--- YOUR GOAL ---
Set down all the records below, word for word.

_ _ _ _ _

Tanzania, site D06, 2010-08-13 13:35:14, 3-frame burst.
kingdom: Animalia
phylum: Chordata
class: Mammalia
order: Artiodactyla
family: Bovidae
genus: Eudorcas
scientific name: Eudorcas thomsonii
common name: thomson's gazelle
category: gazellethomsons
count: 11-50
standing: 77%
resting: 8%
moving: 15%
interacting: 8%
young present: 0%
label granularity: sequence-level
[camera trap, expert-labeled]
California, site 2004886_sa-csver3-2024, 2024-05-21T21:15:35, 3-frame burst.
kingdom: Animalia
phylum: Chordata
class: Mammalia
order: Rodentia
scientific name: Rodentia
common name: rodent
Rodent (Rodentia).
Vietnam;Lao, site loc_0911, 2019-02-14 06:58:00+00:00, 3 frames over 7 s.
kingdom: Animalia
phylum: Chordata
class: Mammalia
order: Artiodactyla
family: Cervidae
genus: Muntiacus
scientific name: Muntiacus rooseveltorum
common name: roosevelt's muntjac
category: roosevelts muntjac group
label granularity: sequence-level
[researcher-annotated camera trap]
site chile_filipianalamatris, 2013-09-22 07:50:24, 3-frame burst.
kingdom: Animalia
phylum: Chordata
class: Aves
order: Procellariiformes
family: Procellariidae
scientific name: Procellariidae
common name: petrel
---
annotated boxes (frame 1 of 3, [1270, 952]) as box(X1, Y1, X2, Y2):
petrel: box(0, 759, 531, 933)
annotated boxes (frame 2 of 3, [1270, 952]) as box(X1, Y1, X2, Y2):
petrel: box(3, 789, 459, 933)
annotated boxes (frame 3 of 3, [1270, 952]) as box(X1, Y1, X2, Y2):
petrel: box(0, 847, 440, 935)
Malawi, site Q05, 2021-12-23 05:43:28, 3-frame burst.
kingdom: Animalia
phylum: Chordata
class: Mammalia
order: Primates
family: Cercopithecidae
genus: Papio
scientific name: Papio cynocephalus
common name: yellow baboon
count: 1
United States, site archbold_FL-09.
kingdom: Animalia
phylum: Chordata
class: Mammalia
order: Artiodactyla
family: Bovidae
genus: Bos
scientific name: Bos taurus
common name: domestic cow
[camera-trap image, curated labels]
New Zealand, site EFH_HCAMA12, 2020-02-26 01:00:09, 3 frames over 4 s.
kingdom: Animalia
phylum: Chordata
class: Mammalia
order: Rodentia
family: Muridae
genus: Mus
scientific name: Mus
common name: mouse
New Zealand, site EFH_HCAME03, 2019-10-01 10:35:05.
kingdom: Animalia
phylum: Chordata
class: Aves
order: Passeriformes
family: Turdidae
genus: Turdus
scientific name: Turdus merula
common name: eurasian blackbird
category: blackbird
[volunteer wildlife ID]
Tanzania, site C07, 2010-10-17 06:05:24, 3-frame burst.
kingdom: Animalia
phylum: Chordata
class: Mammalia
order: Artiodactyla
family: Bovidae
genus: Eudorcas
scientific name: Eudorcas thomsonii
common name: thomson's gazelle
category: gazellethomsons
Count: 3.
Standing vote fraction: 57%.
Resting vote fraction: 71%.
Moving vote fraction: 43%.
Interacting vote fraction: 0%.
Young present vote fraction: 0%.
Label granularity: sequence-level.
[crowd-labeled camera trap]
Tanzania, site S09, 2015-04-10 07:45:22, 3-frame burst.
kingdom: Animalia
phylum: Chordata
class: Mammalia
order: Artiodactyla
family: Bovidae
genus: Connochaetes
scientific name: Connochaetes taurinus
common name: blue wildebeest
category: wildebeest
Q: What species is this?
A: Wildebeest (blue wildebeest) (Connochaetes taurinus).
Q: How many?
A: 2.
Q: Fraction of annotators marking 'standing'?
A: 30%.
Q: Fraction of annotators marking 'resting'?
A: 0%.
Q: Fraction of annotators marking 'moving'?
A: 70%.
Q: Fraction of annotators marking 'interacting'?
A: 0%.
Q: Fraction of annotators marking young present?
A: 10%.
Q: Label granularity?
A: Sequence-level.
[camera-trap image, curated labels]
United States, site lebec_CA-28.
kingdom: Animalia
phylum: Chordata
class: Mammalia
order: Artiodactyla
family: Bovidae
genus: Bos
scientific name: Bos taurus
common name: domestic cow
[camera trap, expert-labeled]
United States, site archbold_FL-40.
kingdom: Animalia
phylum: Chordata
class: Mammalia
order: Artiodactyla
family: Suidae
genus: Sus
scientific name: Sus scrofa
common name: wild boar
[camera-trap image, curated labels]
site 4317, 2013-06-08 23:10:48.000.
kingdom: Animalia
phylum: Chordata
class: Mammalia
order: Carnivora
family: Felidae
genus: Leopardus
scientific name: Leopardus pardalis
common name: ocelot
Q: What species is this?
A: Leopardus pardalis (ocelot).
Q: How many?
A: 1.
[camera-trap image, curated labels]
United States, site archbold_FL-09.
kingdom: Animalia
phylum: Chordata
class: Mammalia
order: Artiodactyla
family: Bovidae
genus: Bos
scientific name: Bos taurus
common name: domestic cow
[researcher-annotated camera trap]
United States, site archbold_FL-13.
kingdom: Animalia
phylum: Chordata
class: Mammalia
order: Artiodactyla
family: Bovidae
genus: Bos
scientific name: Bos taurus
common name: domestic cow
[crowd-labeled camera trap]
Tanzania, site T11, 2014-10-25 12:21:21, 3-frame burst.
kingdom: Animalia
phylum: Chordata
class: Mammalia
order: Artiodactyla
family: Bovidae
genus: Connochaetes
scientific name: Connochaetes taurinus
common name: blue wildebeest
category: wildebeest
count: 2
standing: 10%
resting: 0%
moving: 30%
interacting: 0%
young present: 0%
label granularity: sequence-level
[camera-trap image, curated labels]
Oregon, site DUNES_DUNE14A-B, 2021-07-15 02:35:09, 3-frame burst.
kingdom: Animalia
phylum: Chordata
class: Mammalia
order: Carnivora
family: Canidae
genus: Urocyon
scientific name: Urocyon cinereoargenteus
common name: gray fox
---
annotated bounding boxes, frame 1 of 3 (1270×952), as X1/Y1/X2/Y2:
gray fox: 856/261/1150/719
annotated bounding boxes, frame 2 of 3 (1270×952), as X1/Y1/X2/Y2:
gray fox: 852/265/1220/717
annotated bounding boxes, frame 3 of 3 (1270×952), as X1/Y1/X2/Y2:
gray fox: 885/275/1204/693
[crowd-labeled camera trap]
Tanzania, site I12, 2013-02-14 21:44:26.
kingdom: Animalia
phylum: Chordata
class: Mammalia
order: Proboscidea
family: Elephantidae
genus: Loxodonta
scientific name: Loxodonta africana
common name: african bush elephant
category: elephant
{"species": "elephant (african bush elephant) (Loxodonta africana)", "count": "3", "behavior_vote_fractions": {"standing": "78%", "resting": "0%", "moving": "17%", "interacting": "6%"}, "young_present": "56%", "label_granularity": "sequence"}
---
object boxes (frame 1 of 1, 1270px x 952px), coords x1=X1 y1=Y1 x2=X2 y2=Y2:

_ _ _ _ _

--- SOLUTION ---
Tanzania, site D06, 2010-08-13 13:35:14, 3-frame burst.
kingdom: Animalia
phylum: Chordata
class: Mammalia
order: Artiodactyla
family: Bovidae
genus: Eudorcas
scientific name: Eudorcas thomsonii
common name: thomson's gazelle
category: gazellethomsons
count: 11-50
standing: 77%
resting: 8%
moving: 15%
interacting: 8%
young present: 0%
label granularity: sequence-level
[camera trap, expert-labeled]
California, site 2004886_sa-csver3-2024, 2024-05-21T21:15:35, 3-frame burst.
kingdom: Animalia
phylum: Chordata
class: Mammalia
order: Rodentia
scientific name: Rodentia
common name: rodent
Rodent (Rodentia).
Vietnam;Lao, site loc_0911, 2019-02-14 06:58:00+00:00, 3 frames over 7 s.
kingdom: Animalia
phylum: Chordata
class: Mammalia
order: Artiodactyla
family: Cervidae
genus: Muntiacus
scientific name: Muntiacus rooseveltorum
common name: roosevelt's muntjac
category: roosevelts muntjac group
label granularity: sequence-level
[researcher-annotated camera trap]
site chile_filipianalamatris, 2013-09-22 07:50:24, 3-frame burst.
kingdom: Animalia
phylum: Chordata
class: Aves
order: Procellariiformes
family: Procellariidae
scientific name: Procellariidae
common name: petrel
---
annotated boxes (frame 1 of 3, [1270, 952]) as box(X1, Y1, X2, Y2):
petrel: box(0, 759, 531, 933)
annotated boxes (frame 2 of 3, [1270, 952]) as box(X1, Y1, X2, Y2):
petrel: box(3, 789, 459, 933)
annotated boxes (frame 3 of 3, [1270, 952]) as box(X1, Y1, X2, Y2):
petrel: box(0, 847, 440, 935)
Malawi, site Q05, 2021-12-23 05:43:28, 3-frame burst.
kingdom: Animalia
phylum: Chordata
class: Mammalia
order: Primates
family: Cercopithecidae
genus: Papio
scientific name: Papio cynocephalus
common name: yellow baboon
count: 1
United States, site archbold_FL-09.
kingdom: Animalia
phylum: Chordata
class: Mammalia
order: Artiodactyla
family: Bovidae
genus: Bos
scientific name: Bos taurus
common name: domestic cow
[camera-trap image, curated labels]
New Zealand, site EFH_HCAMA12, 2020-02-26 01:00:09, 3 frames over 4 s.
kingdom: Animalia
phylum: Chordata
class: Mammalia
order: Rodentia
family: Muridae
genus: Mus
scientific name: Mus
common name: mouse
New Zealand, site EFH_HCAME03, 2019-10-01 10:35:05.
kingdom: Animalia
phylum: Chordata
class: Aves
order: Passeriformes
family: Turdidae
genus: Turdus
scientific name: Turdus merula
common name: eurasian blackbird
category: blackbird
[volunteer wildlife ID]
Tanzania, site C07, 2010-10-17 06:05:24, 3-frame burst.
kingdom: Animalia
phylum: Chordata
class: Mammalia
order: Artiodactyla
family: Bovidae
genus: Eudorcas
scientific name: Eudorcas thomsonii
common name: thomson's gazelle
category: gazellethomsons
Count: 3.
Standing vote fraction: 57%.
Resting vote fraction: 71%.
Moving vote fraction: 43%.
Interacting vote fraction: 0%.
Young present vote fraction: 0%.
Label granularity: sequence-level.
[crowd-labeled camera trap]
Tanzania, site S09, 2015-04-10 07:45:22, 3-frame burst.
kingdom: Animalia
phylum: Chordata
class: Mammalia
order: Artiodactyla
family: Bovidae
genus: Connochaetes
scientific name: Connochaetes taurinus
common name: blue wildebeest
category: wildebeest
Q: What species is this?
A: Wildebeest (blue wildebeest) (Connochaetes taurinus).
Q: How many?
A: 2.
Q: Fraction of annotators marking 'standing'?
A: 30%.
Q: Fraction of annotators marking 'resting'?
A: 0%.
Q: Fraction of annotators marking 'moving'?
A: 70%.
Q: Fraction of annotators marking 'interacting'?
A: 0%.
Q: Fraction of annotators marking young present?
A: 10%.
Q: Label granularity?
A: Sequence-level.
[camera-trap image, curated labels]
United States, site lebec_CA-28.
kingdom: Animalia
phylum: Chordata
class: Mammalia
order: Artiodactyla
family: Bovidae
genus: Bos
scientific name: Bos taurus
common name: domestic cow
[camera trap, expert-labeled]
United States, site archbold_FL-40.
kingdom: Animalia
phylum: Chordata
class: Mammalia
order: Artiodactyla
family: Suidae
genus: Sus
scientific name: Sus scrofa
common name: wild boar
[camera-trap image, curated labels]
site 4317, 2013-06-08 23:10:48.000.
kingdom: Animalia
phylum: Chordata
class: Mammalia
order: Carnivora
family: Felidae
genus: Leopardus
scientific name: Leopardus pardalis
common name: ocelot
Q: What species is this?
A: Leopardus pardalis (ocelot).
Q: How many?
A: 1.
[camera-trap image, curated labels]
United States, site archbold_FL-09.
kingdom: Animalia
phylum: Chordata
class: Mammalia
order: Artiodactyla
family: Bovidae
genus: Bos
scientific name: Bos taurus
common name: domestic cow
[researcher-annotated camera trap]
United States, site archbold_FL-13.
kingdom: Animalia
phylum: Chordata
class: Mammalia
order: Artiodactyla
family: Bovidae
genus: Bos
scientific name: Bos taurus
common name: domestic cow
[crowd-labeled camera trap]
Tanzania, site T11, 2014-10-25 12:21:21, 3-frame burst.
kingdom: Animalia
phylum: Chordata
class: Mammalia
order: Artiodactyla
family: Bovidae
genus: Connochaetes
scientific name: Connochaetes taurinus
common name: blue wildebeest
category: wildebeest
count: 2
standing: 10%
resting: 0%
moving: 30%
interacting: 0%
young present: 0%
label granularity: sequence-level
[camera-trap image, curated labels]
Oregon, site DUNES_DUNE14A-B, 2021-07-15 02:35:09, 3-frame burst.
kingdom: Animalia
phylum: Chordata
class: Mammalia
order: Carnivora
family: Canidae
genus: Urocyon
scientific name: Urocyon cinereoargenteus
common name: gray fox
---
annotated bounding boxes, frame 1 of 3 (1270×952), as X1/Y1/X2/Y2:
gray fox: 856/261/1150/719
annotated bounding boxes, frame 2 of 3 (1270×952), as X1/Y1/X2/Y2:
gray fox: 852/265/1220/717
annotated bounding boxes, frame 3 of 3 (1270×952), as X1/Y1/X2/Y2:
gray fox: 885/275/1204/693
[crowd-labeled camera trap]
Tanzania, site I12, 2013-02-14 21:44:26.
kingdom: Animalia
phylum: Chordata
class: Mammalia
order: Proboscidea
family: Elephantidae
genus: Loxodonta
scientific name: Loxodonta africana
common name: african bush elephant
category: elephant
{"species": "elephant (african bush elephant) (Loxodonta africana)", "count": "3", "behavior_vote_fractions": {"standing": "78%", "resting": "0%", "moving": "17%", "interacting": "6%"}, "young_present": "56%", "label_granularity": "sequence"}
---
object boxes (frame 1 of 1, 1270px x 952px), coords x1=X1 y1=Y1 x2=X2 y2=Y2:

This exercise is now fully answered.